Interpretive Summary: Legume plants have the ability to utilize atmospheric nitrogen by converting it to ammonia in specialized root structures termed nodules. Ability to alter nodulation of legumes requires an understanding of the factors which control nodule initiation and development. It has been established that a signal molecule is translocated from the shoot to the root of a legume plant which determines the number of nodules. This study pinpointed the site of this signal to be in the leaf itself, as opposed to the other possibility that it arose from the bud or growing point of the shoot. This finding allows one to concentrate on the leaf to identify the molecule involved in this control of nodule number.
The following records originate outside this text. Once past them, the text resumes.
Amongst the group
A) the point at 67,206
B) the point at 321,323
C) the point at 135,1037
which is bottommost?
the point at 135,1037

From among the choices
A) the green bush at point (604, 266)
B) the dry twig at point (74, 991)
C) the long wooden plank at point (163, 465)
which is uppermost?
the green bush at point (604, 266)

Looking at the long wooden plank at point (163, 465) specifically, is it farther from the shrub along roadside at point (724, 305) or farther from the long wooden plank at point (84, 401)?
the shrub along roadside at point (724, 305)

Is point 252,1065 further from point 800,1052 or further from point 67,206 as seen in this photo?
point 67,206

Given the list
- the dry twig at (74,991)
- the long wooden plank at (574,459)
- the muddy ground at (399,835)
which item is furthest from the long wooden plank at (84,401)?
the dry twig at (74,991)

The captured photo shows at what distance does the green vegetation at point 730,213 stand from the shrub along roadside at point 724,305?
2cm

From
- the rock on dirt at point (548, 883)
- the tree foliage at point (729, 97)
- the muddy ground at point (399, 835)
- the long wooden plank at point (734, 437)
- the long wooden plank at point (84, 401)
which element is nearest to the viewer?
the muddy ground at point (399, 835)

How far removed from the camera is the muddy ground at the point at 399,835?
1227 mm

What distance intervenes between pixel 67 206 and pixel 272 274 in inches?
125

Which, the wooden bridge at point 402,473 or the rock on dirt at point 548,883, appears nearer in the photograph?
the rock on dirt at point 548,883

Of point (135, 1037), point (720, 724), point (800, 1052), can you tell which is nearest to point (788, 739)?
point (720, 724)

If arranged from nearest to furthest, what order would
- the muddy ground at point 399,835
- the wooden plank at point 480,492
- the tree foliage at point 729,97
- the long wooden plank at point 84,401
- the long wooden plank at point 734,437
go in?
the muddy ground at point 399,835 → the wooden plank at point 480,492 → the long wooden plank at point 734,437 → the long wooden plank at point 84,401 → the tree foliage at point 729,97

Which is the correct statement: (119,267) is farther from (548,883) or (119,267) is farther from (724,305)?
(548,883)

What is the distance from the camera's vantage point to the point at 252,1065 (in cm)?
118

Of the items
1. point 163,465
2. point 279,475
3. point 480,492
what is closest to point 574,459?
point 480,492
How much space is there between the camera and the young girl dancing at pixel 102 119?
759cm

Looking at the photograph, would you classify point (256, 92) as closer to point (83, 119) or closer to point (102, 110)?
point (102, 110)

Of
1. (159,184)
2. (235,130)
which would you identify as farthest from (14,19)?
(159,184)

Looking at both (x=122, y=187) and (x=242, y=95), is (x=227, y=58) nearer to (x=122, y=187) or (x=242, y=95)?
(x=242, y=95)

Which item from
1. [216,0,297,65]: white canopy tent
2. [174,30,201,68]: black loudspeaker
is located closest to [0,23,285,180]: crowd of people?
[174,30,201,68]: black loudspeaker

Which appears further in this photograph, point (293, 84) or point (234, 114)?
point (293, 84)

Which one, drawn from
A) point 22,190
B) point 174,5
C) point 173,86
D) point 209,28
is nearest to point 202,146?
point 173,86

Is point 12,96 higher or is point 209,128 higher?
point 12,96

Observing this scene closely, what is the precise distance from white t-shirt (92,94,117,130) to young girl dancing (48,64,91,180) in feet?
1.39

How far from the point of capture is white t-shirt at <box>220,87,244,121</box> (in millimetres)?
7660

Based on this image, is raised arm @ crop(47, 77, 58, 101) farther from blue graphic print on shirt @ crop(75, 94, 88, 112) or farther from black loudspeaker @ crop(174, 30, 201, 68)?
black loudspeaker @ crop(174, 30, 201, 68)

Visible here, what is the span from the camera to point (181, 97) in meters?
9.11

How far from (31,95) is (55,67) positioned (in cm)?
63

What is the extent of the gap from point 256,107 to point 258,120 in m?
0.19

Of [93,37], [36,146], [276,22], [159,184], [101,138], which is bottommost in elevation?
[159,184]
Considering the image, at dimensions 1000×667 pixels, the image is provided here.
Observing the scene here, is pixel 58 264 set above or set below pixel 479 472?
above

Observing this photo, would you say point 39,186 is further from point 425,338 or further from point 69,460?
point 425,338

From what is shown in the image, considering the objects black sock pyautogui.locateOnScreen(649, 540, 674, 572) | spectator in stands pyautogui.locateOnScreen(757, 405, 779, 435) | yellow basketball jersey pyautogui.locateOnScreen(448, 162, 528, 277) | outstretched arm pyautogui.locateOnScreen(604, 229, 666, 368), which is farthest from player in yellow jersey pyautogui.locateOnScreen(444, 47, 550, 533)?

Since the signal is common among legume species, identification of this signal potentially has major impact in terms of enhancing nitrogen availability to legume plants without using nitrogenous fertilizers.

Technical Abstract: In soybean [Glycine max (L.) Merr.], expression of hypernodulation phenotype appears to be controlled by the shoot. The current study attempted to localize the source of the nodulation inhibitor in soybean cv. Williams 82 and its hypernodulating mutant NOD1-3. Wedge grafts (replacement of entire shoot) and approach grafts (addition of a shoot) were utilized and the shoot scion treatments ranged from complete shoots to various combinations of leaf, cotyledon, and apex removal from the grafted scion. Leaf-bearing wedge- or approach-grafted scion types dictated the nodulation phenotype of the host plant. Scions with more leaves clearly were more effective in altering nodulation. Scions without apices were as effective in altering nodulation as were scions with both apices and leaves. Leaf and shoot cuttings which were stimulated to form roots were also examined for expression of nodulation. Leaf cuttings, which were devoid of any meristematic apices, exhibited nodulation phenotypes similar to that of the shoot cuttings, i.e., leaf and shoot cuttings of Williams 82 being normally nodulated while those of NOD1-3 were hypernodulated. These observations definitively proved that the leaf, and not the apex, was the synthesis site of a translocatable signal controlling autoregulation of nodule number.